# Activity:
Below is a set of records; restate each one word for word.

# Stored data entries:
BEGIN
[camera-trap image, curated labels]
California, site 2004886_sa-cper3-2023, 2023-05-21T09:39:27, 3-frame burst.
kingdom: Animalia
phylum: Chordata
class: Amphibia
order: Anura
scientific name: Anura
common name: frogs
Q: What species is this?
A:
END
# Result:
[camera-trap image, curated labels]
California, site 2004886_sa-cper3-2023, 2023-05-21T09:39:27, 3-frame burst.
kingdom: Animalia
phylum: Chordata
class: Amphibia
order: Anura
scientific name: Anura
common name: frogs
Q: What species is this?
A:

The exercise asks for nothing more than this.